Salonga was the natural choice to head the Presidential Commission on Good Government (PCGG), when the Cory Aquino government assumed power by virtue of the 1986 EDSA People Power Revolution. He was an expert of international law, which is very important in the Philippine government claims over the illicit wealth stashed here and abroad by the Marcoses, cronies, and ilk.

The PCGG, largely under Salonga’s leadership succeeded in giving a perspective on the Marcos kleptocratic rule. I covered the PCGG during those days. In one press conference, Salonga gave the magnitude of the ill-gotten wealth of the Marcoses and cronies at between $5 billion to $10 billion. This has become the operational premise of the entire recovery efforts.

Salonga stayed only a year at the PCGG, after which, he was elected to the Senate to become the first Senate president in the post-Marcos era. But Salonga could be credited for providing the seminal ideas and building blocks of the entire recovery efforts.

Salonga provided the direction and clarity of thought for the recovery efforts. Its success lies in the fact that the Philippine government, through the PCGG, has recovered after 30 years a total of P170 billion in cash from those illegally acquired assets of the toppled dictator, his family, and cronies.

This figure could go up to over P200 billion when the court decides in government’s favor the remaining civil cases.

 

Senate President Jovito Salonga
Senate President Jovito Salonga

I had the privilege of covering Salonga in the 8th Congress. I saw how hard he worked to lead the Senate in the enactment of important pieces of legislation to ensure the restoration of democracy. He was among the voices that worked for the democratic structures and processes to work and propel the restored democracy.

Vital legislation like the Comprehensive Agrarian Reform Law, the Office of the Ombudsman Law, Ethical Standards Law, the Sandiganbayan Law, among others were enacted under Salonga’s leadership.

But Salonga had his share of failures too. He and Sen. Teofisto Guingona Jr. worked for the enactment of the enabling law on the constitutional provision against political dynasties. He had the Senate enact it. But the House of Representatives, led by Speaker Ramon Mitra, Jr, killed it. It did not lift a finger to enact it.

His crowning glory came when he succeeded in the non-ratification of a new bases accord replacing the old military bases that ended in 1992.

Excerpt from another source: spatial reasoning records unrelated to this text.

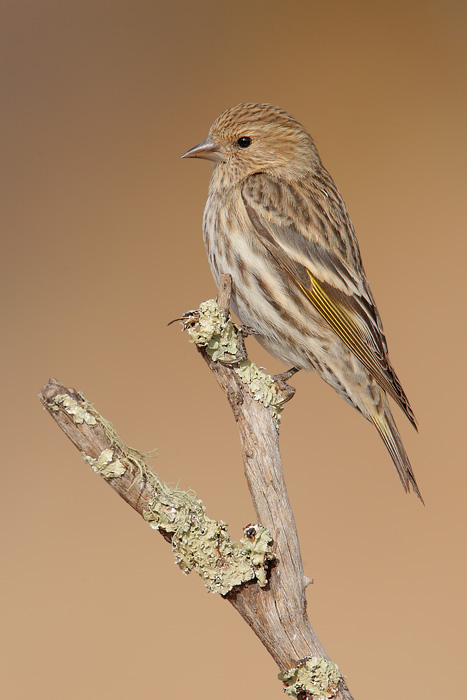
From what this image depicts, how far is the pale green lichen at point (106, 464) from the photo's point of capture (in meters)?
1.33

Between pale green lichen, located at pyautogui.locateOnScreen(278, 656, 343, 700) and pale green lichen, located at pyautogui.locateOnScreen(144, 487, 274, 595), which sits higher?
pale green lichen, located at pyautogui.locateOnScreen(144, 487, 274, 595)

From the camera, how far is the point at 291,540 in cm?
143

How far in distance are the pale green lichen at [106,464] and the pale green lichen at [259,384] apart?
35 centimetres

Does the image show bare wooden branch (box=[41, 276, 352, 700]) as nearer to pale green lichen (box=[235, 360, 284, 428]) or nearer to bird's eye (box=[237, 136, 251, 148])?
pale green lichen (box=[235, 360, 284, 428])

Later, he ran for president in the 1992 presidential elections, the first ever after the dismantling of the Marcos dictatorship. He did not have the luck and lost. He retired from politics after the elections.

Salonga is best remembered for being a patriot, statesman, and staunch anti-corruption lawmaker, who showed the way in combating corrupt tendencies in government. He lived modestly until his death. Moreover, his brilliant record is untainted by corruption; he was never accused of corruption though.